I am having an issue with the class inheritance in my code. Here is what I am doing: I have two classes, one called Employee and the second called Manager. Employee is the base class, it has a function that prints Business card, containing the name of the company and the function name(), that prints the name of the employee. Class Manager is a derived class and inherits (public: Employee). When I try to print the same business card for the manager, it does not display the name, only the company name. What could be the problem? Below is the little snippet of, first, the Employee class:
class Employee {
public:
// Constructor
Employee(const char* name, double salary) : _name(name), _salary(salary) {}
Employee() : _name(" "), _salary(0) {} // default constructor
// Accessors
const char* name() const { return _name.c_str() ; }
double salary() const { return _salary ; }
// Modifyers (if needed)
double set_salary( double salary) {
_salary = salary;
return _salary;
}
// Print functions
void businessCard(ostream& os = cout) const {
os << " +------------------+ " << endl
<< " | ACME Corporation | " << endl
<< " +------------------+ " << endl
<< " " << name() << endl ;
}
private:
string _name ;
double _salary ;
} ;
and, secondly, the Manager class:
class Manager : public Employee {
public:
// Constructors
Manager(const char* name, double salary, set<Employee*>& subordinates) :
_name(name), _salary(salary), _subs(subordinates) {}
...
// Accessors
const char* name() const {
string name;
name += _name;
name += " (Manager)";
return name.c_str() ;
}
void businessCard(ostream& os = cout) const {
Employee::businessCard();
}
private:
string _name ;
double _salary ;
} ;
The problem, as I think, is in the name() function, because if I write it explicitly, it appears on the card, though it is not inherited. Could anyone help?

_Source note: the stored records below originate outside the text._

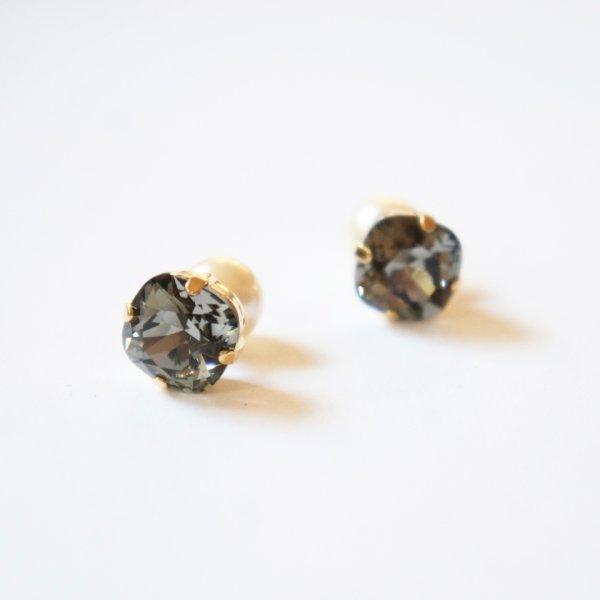 画像1: 【MASALO】  一粒スワロフスキー イヤリング（グレー） (1)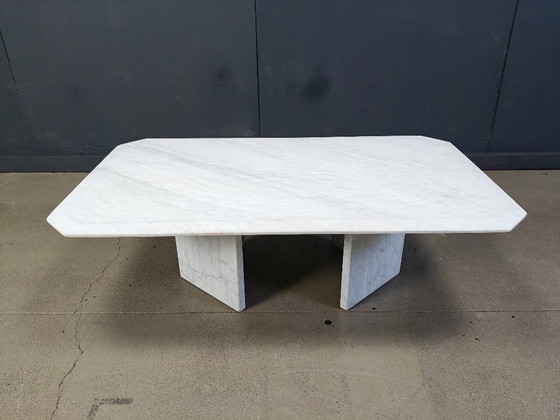 Image 1 of Table basse vintage en marbre blanc, 1970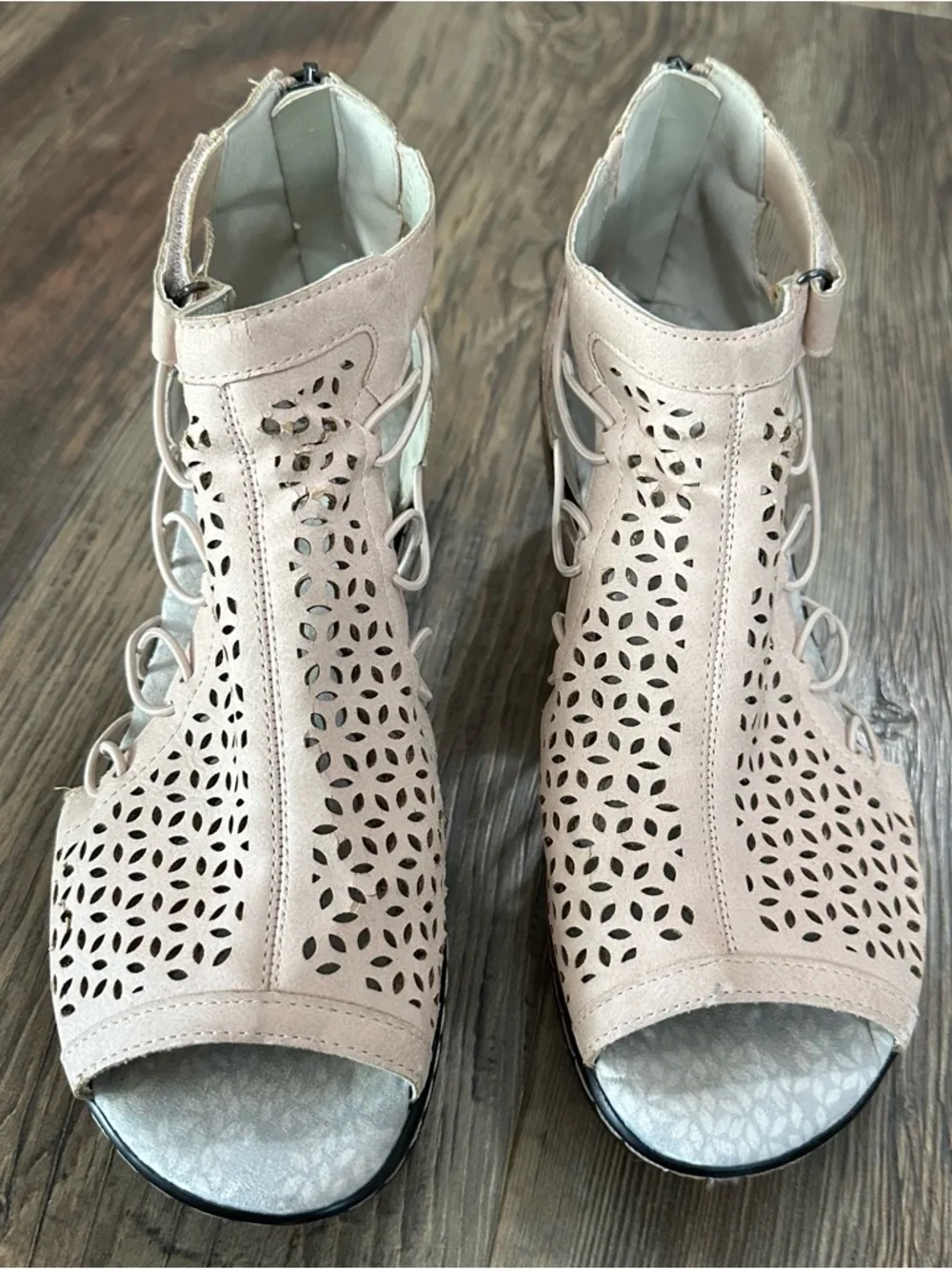 JBU by Jambu laser cut wedge sandals cream peep toe shoes women’s 8.5 NELLY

When you call Employee::businessCard();
it will call const char* name() const { return _name.c_str() ; }
of Employee
class. But earlier during the construction of the Manager
object, you haven't passed name to the base class Employee
, so it's not set in Employee
class and you got it empty while printing.
So to make it work, it should be something like
Manager(const char* name, double salary, set<Employee*>& subordinates) : Employee(name,salary), _subs(subordinates)
and remove _name
and _salary
member variables from manager as it defeats the purpose of inheritance in this example.